═════ Information shown

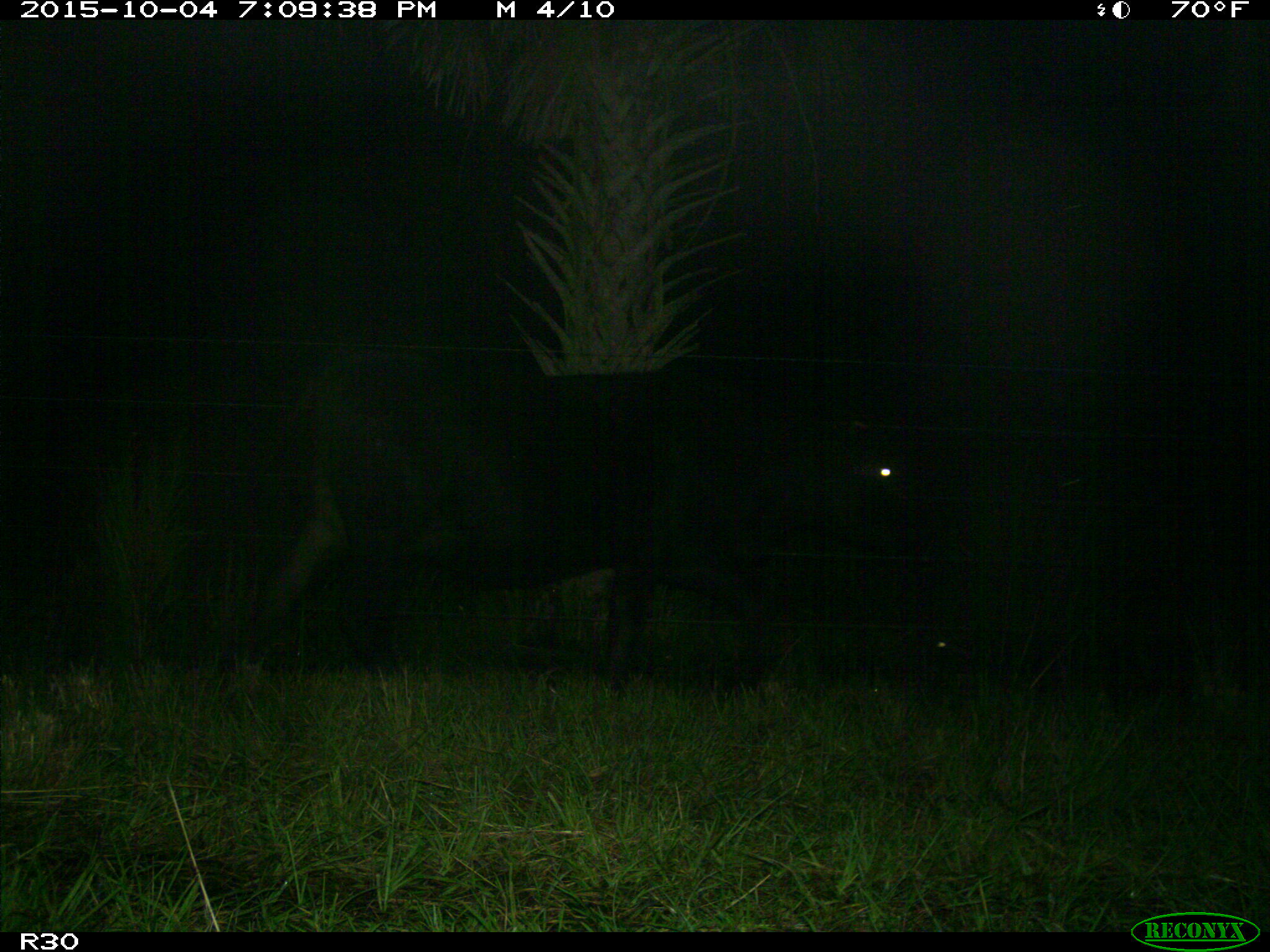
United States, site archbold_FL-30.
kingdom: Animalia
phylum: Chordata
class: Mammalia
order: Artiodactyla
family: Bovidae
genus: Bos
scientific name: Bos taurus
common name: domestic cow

══════════
═════ Information shown

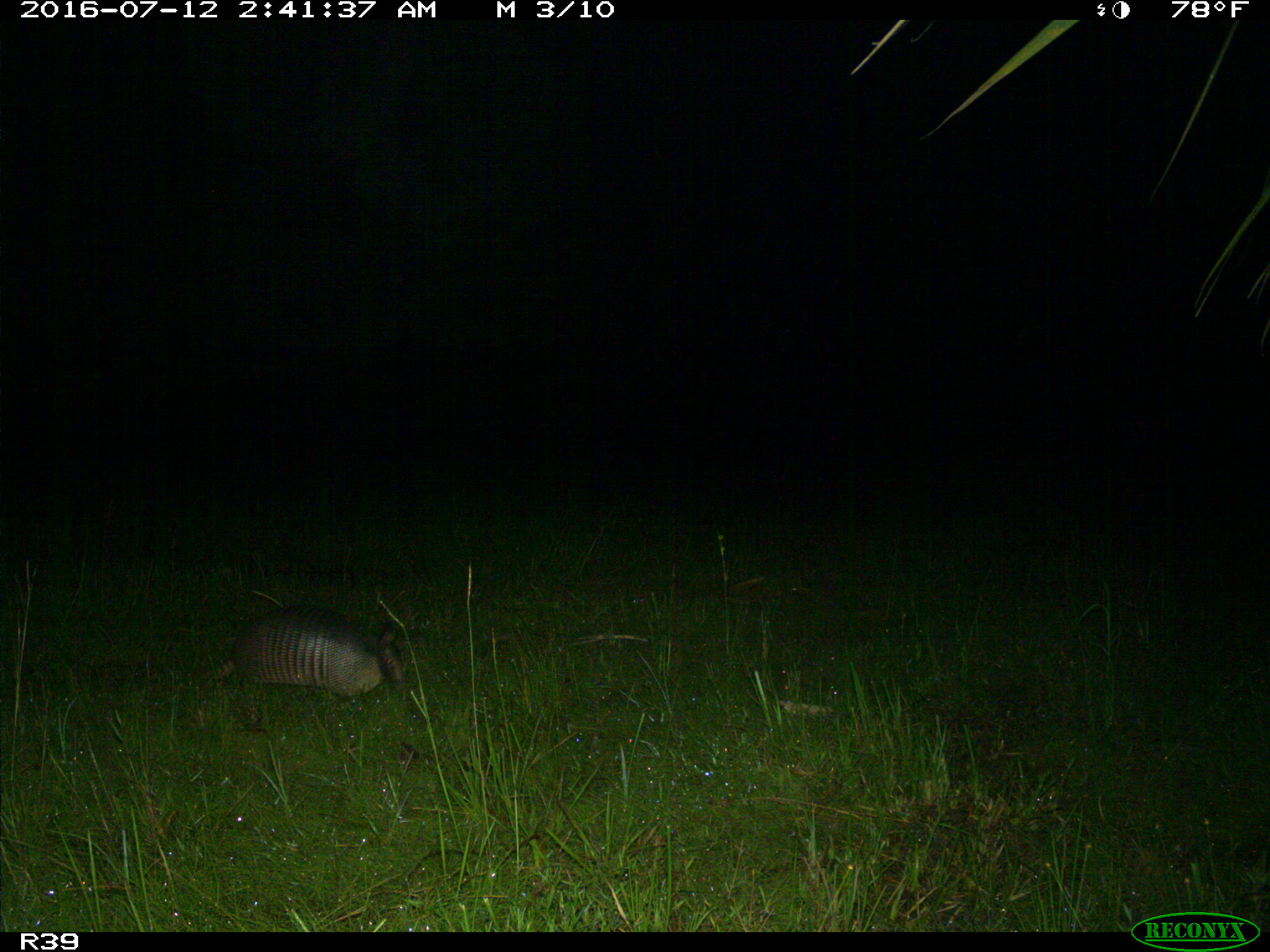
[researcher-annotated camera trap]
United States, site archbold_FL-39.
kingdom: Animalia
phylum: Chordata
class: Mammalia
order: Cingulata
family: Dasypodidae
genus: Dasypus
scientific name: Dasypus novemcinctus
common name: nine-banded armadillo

══════════
═════ Information shown

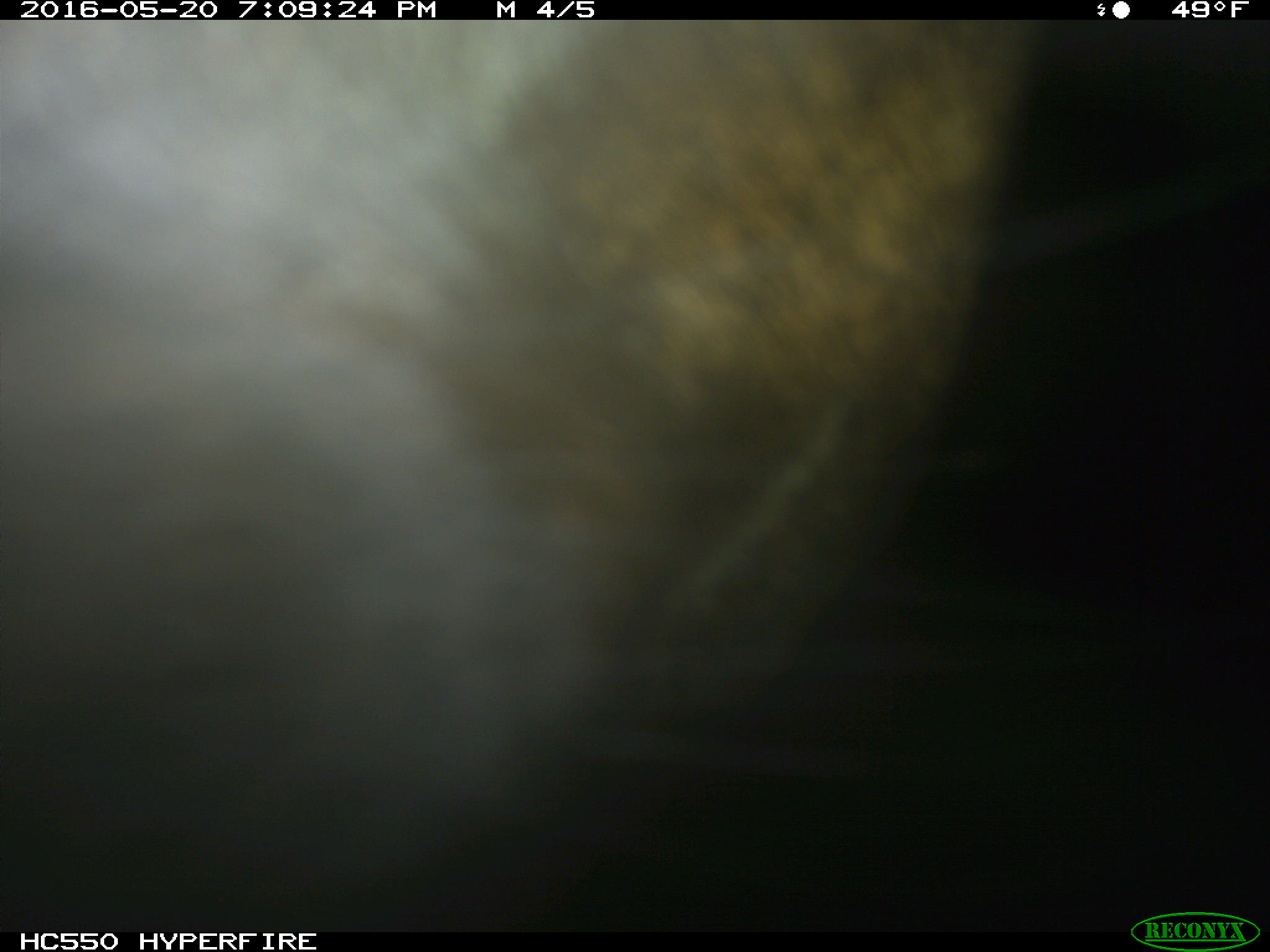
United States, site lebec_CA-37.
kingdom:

══════════

**Directions for this task**
From the listing above, output exactly the run of lines that starts with the line containing "United States, site archbold_FL-30." and ends with the line containing "common name: domestic cow".

**Task solution**
United States, site archbold_FL-30.
kingdom: Animalia
phylum: Chordata
class: Mammalia
order: Artiodactyla
family: Bovidae
genus: Bos
scientific name: Bos taurus
common name: domestic cow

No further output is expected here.